MRI measurements of the hippocampus, amygdala, cingulate gyrus, head of the caudate nucleus, temporal horn, lateral ventricles, third ventricle, and basal forebrain yield a prediction rate of 77% for conversion to Alzheimer disease from questionable Alzheimer disease.[20, 21]
Functional MRI (fMRI) techniques can be used to measure cerebral perfusion. Dynamic susceptibility contrast (DSC) MRI consists of the passage of a concentrated bolus of a paramagnetic contrast agent that sufficiently distorts the local magnetic field to cause a transient loss of signal with pulse sequences, especially T2-weighted sequences. The passage of contrast material is imaged over time by sequential rapid imaging of the same section. In animal studies, the rate of change of signal intensity over time gives a measure directly proportional to cerebral blood volume. Studies in humans have shown a correlation between PET and DSC MRI scan results, as well as between cerebral blood volumes measured with DSC MRI and perfusion on single-photon emission computed tomography (SPECT) scanning.
Studies have been performed using MRI with echo-planar imaging and signal targeting with attenuation radiofrequency (EPISTAR) in patients with Alzheimer disease. Focal areas of hypoperfusion were in the posterior temporoparietooccipital regions. Ratios of signal intensity in the parieto-occipital and temporo-occipital areas to signal intensity on whole section signal intensity were significantly lower in the patients with Alzheimer disease than in those without it. The parieto-occipital ratios were not correlated with the severity of dementia, as measured by using the Blessed Dementia Scale Information Memory Concentration subset.

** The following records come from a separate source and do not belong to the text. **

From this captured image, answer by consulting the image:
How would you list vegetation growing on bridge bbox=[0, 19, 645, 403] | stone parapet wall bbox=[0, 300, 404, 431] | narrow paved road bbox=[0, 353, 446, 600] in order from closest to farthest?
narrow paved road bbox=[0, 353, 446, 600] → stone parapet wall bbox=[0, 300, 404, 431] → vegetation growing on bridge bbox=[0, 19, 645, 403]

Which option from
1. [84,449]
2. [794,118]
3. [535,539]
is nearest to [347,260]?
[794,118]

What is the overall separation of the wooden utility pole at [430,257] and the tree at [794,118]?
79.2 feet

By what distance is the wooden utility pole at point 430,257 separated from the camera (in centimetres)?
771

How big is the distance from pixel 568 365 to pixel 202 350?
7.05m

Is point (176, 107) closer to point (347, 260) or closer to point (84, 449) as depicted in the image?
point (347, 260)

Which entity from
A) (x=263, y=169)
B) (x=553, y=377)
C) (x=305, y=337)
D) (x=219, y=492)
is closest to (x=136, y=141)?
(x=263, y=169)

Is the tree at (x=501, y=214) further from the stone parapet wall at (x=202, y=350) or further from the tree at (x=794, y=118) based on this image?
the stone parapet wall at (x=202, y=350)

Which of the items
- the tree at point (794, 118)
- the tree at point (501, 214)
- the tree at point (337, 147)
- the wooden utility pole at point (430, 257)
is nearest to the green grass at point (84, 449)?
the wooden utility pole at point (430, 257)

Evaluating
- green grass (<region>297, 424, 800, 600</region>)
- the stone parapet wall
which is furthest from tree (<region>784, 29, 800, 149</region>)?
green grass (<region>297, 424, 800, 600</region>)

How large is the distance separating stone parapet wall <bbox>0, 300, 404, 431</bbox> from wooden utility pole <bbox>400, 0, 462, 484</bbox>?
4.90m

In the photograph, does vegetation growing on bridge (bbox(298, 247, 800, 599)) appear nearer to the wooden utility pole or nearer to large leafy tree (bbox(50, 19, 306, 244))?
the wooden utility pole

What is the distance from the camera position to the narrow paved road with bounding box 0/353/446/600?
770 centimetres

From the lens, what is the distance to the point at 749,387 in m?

With fMRI, structural imaging can be done by using the same imaging plane, field of view, and section thickness. Activational fMRI studies have included blood oxygenation level–dependent (BOLD) imaging, which uses changes in the level of oxygenated hemoglobin in capillary beds to depict areas of regional brain activation. In Alzheimer disease, fMRI activation in the hippocampal and prefrontal regions is decreased.
On fMRI, paradigms activate a larger area of parietotemporal association cortex in persons at high risk for Alzheimer disease than in others, whereas the entorhinal cortex activation is relatively low in MCI.
The techniques are reasonably sensitive and specific in differentiating Alzheimer disease from changes resulting from normal aging, and studies with pathologic confirmation show good sensitivity and specificity in differentiating Alzheimer disease from other dementias. These techniques can also be used to detect abnormalities in asymptomatic or presymptomatic individuals, and they may help in predicting the decline to dementia.
Degree of confidence
MRI findings of hippocampal atrophy are highly associated with Alzheimer disease (Alzheimer’s disease), but the specificity is not well established. Studies have shown that in patients with Alzheimer disease and moderate dementia, hippocampal volumes permitted correct classification in 85% of patients. In patients with Alzheimer disease and mild dementia, sensitivity was 77%, and specificity, 80%. Hippocampal volume was the best discriminator, although a number of medical temporal-lobe structures were studied, including the amygdala and the parahippocampal gyrus.
Hippocampal atrophy appears to be a feature of vascular disease (multi-infarct dementia) and Parkinson disease, even in patients with Parkinson disease without dementia. Hippocampal and entorhinal cortical atrophy are features of frontotemporal dementia, but they do not appear to be as profound as atrophy is in Alzheimer disease (Alzheimer’s disease).